Hannah Pedone is a Blakemore Fellow based in Beijing at the Inter-University Program at Tsinghua University. She studied International Economic Policy and International Relations in a dual master’s degree at Sciences Po and Peking University. As a student in China, she conducted research on shadow banking in the Chinese property sector. 

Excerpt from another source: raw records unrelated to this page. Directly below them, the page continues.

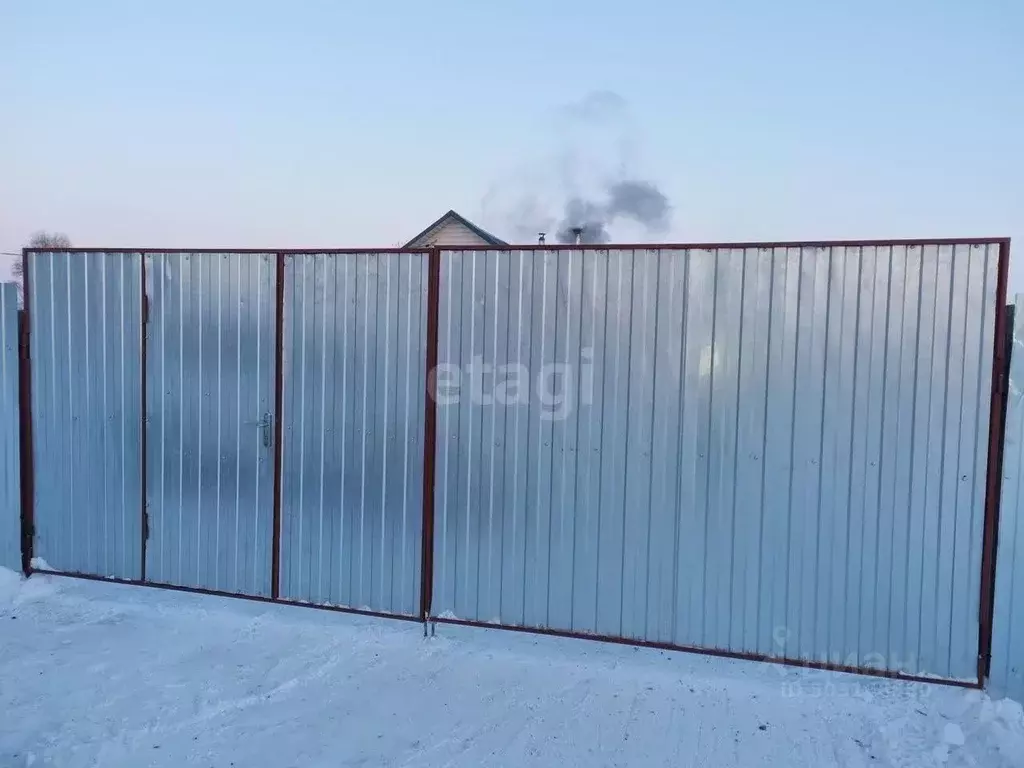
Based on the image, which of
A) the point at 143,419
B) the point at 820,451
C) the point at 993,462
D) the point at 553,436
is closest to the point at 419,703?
the point at 553,436

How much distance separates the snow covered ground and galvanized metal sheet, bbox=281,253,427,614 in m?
0.38

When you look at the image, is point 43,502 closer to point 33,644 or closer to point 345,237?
point 33,644

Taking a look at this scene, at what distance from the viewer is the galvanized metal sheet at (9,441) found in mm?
4691

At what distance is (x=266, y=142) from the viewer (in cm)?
891

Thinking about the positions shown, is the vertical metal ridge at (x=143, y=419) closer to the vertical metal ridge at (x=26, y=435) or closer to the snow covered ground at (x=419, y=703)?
the snow covered ground at (x=419, y=703)

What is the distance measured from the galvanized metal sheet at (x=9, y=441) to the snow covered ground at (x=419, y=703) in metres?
0.75

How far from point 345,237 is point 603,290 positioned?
11421mm

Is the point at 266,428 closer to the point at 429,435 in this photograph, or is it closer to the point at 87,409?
the point at 429,435

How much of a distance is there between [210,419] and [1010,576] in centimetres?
534

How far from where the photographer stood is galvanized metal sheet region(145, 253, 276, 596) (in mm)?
4336

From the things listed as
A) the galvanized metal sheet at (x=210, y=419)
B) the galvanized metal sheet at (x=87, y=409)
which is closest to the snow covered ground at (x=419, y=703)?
the galvanized metal sheet at (x=210, y=419)

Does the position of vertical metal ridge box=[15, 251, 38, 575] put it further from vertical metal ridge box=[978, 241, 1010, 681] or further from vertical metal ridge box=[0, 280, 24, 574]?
vertical metal ridge box=[978, 241, 1010, 681]

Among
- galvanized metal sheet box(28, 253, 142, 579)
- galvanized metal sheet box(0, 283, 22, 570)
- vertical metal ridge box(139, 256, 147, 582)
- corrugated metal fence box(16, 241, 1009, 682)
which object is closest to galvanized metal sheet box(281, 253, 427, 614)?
corrugated metal fence box(16, 241, 1009, 682)

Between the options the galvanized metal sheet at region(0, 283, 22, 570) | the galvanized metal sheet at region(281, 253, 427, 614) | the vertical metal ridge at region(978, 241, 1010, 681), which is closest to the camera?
the vertical metal ridge at region(978, 241, 1010, 681)
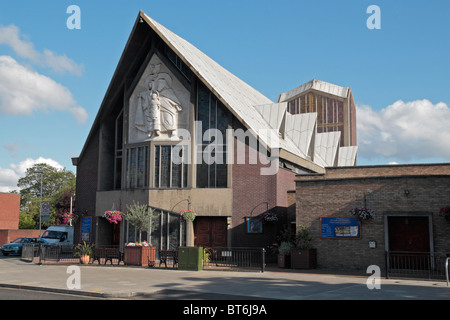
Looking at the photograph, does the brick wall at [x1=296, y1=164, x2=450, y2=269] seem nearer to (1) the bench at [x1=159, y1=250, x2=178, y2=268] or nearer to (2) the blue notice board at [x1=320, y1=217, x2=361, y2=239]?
(2) the blue notice board at [x1=320, y1=217, x2=361, y2=239]

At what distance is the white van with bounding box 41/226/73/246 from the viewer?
1491 inches

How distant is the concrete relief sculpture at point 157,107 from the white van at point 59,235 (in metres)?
12.8

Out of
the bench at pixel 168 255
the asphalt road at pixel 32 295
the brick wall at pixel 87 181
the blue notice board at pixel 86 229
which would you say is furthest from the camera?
the brick wall at pixel 87 181

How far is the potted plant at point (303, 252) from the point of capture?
22891 millimetres

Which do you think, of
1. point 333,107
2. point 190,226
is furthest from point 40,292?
point 333,107

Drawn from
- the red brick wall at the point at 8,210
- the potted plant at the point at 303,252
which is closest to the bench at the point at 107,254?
the potted plant at the point at 303,252

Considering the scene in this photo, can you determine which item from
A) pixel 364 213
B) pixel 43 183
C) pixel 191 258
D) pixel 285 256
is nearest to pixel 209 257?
pixel 191 258

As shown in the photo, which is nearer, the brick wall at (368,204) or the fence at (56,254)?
the brick wall at (368,204)

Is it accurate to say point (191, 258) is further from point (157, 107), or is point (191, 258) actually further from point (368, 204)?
point (157, 107)

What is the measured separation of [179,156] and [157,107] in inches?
150

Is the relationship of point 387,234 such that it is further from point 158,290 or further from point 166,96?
point 166,96

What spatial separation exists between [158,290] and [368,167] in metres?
16.9

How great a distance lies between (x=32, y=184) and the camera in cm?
8669

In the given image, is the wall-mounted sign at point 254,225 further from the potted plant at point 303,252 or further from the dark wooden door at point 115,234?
the dark wooden door at point 115,234
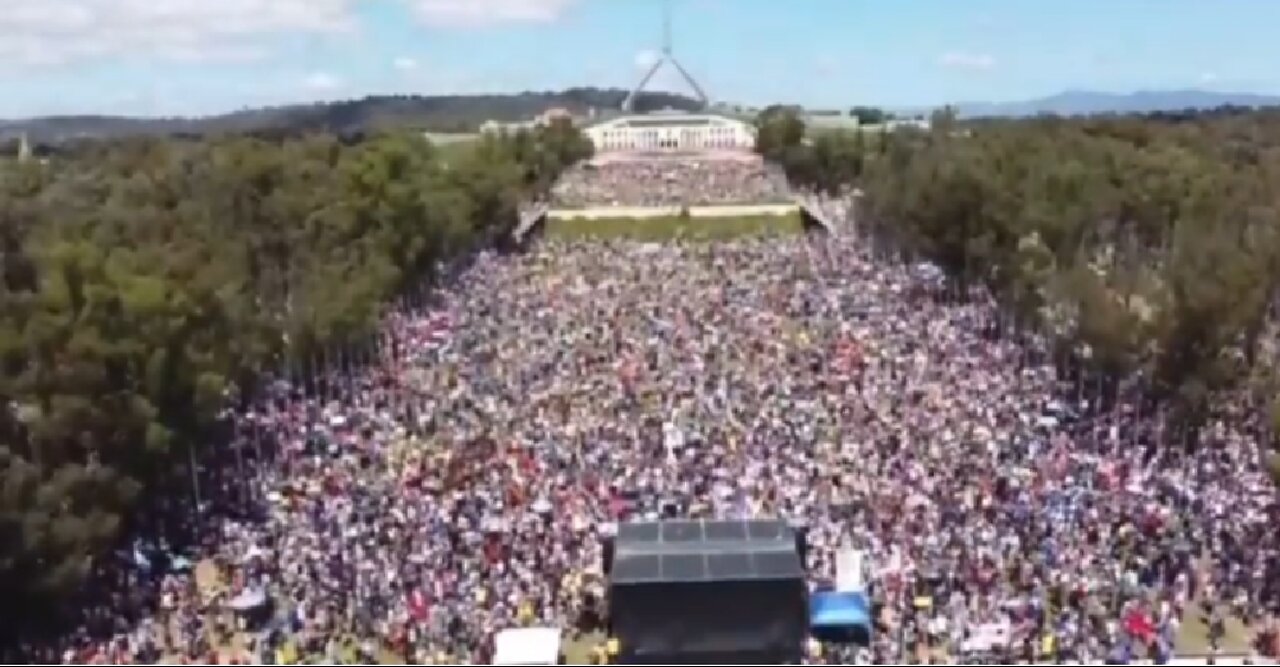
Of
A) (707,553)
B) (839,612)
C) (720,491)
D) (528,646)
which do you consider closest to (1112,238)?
(720,491)

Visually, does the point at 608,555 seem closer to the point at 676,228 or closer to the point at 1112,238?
the point at 1112,238

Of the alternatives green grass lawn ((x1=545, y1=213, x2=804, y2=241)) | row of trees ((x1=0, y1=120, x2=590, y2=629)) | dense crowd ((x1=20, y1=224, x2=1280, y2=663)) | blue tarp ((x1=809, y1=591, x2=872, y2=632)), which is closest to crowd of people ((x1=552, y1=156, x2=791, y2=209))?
green grass lawn ((x1=545, y1=213, x2=804, y2=241))

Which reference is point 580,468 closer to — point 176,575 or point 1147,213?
point 176,575

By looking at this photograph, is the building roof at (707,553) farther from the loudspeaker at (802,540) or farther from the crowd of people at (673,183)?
the crowd of people at (673,183)

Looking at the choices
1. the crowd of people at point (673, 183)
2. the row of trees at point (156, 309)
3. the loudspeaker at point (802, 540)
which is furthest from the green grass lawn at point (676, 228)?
the loudspeaker at point (802, 540)

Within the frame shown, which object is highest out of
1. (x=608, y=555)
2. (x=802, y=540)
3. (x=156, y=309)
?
(x=156, y=309)

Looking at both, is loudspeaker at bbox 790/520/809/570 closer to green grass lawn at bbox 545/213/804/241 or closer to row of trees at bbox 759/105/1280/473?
row of trees at bbox 759/105/1280/473

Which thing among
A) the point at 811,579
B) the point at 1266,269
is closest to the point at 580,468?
the point at 811,579
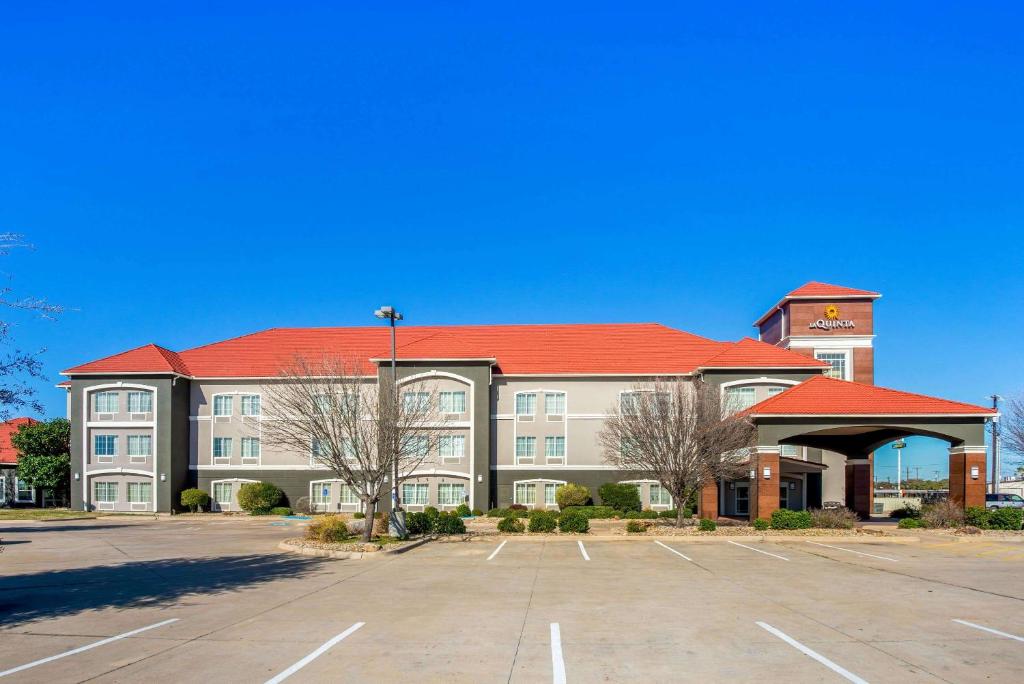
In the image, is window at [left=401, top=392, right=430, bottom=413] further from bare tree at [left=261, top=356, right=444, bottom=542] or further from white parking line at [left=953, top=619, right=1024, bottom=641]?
white parking line at [left=953, top=619, right=1024, bottom=641]

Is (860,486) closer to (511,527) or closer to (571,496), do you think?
(571,496)

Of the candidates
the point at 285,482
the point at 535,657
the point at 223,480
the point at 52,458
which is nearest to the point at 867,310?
the point at 285,482

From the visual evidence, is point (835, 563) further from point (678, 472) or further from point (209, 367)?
point (209, 367)

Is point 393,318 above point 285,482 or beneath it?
above

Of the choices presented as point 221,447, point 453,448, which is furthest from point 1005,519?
point 221,447

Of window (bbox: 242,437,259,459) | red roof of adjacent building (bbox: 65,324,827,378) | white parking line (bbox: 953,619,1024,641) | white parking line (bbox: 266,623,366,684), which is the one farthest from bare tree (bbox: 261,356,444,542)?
window (bbox: 242,437,259,459)

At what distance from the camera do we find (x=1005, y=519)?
1198 inches

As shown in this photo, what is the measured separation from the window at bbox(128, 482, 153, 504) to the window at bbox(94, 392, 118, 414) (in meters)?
4.42

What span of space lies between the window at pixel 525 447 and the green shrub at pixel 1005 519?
22.3 metres

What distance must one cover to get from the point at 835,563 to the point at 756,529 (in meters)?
9.40

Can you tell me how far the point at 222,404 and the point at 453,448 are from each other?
14268 millimetres

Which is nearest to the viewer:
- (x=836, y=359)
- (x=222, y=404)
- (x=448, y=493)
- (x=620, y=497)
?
(x=620, y=497)

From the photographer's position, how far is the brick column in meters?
32.0

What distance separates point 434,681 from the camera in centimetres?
948
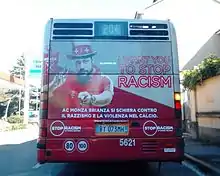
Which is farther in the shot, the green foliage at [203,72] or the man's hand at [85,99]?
the green foliage at [203,72]

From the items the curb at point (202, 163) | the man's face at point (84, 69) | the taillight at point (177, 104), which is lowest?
the curb at point (202, 163)

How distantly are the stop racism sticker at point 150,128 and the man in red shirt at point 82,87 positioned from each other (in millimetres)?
806

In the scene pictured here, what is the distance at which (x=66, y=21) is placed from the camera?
7324 mm

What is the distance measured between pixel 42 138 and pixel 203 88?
422 inches

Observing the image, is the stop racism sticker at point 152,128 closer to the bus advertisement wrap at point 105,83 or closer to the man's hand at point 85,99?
the bus advertisement wrap at point 105,83

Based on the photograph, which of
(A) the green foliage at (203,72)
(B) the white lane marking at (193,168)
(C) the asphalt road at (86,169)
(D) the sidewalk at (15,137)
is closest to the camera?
(C) the asphalt road at (86,169)

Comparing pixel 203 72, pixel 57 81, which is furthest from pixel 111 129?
pixel 203 72

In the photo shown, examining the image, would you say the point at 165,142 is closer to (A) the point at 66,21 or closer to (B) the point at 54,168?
(A) the point at 66,21

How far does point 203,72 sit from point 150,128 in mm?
9385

Previously, Hannah was a Huayu Scholar in Taipei, Taiwan and she graduated in 2021 with a degree in Economics and International Relations from the University of St Andrews. She interned for Bloomberg News, and her writing has appeared in the Boston Globe and Bloomberg Businessweek.


Richard McGregor
Richard McGregor

Former Washington and Beijing Bureau Chief for The Financial Times, and author of the books The Party: The Secret World of China’s Communist Rulers and, most recently, Asia’s Reckoning: China, Japan, and the Fate of U.S. Power in the Pacific Century

Keith Richburg
Keith Richburg

Director of the Journalism and Media Studies Centre at the University of Hong Kong, and spent more than 20 years overseas for The Washington Post. In 2022, Richburg joined Washington Post Opinions as a Global Opinions columnist.
Alexa Olesen
Alexa Olesen

Director of Research at China Six, lead reporter/writer of China-focused stories for The International Consortium of Investigative Journalists’ award-winning China Leaks and Panama Papers projects, author of Pen America’s Censorship and Conscience: Foreign Authors and the Challenge of Chinese Censorship, and former correspondent for The Associated Press in Singapore and Beijing

Melissa Chan
Melissa Chan

Emmy-nominated print and television journalist based between Los Angeles and Berlin, focusing on transnational issues, often involving China’s influence beyond its borders, as well as the rise of global authoritarianism and ebb of democracies. Formerly with Al Jazeera and published in The New York Times, The Atlantic, The Washington Post, Time, The Guardian, Foreign Policy, and more.

This program is made possible by support from the Carnegie Corporation of New York.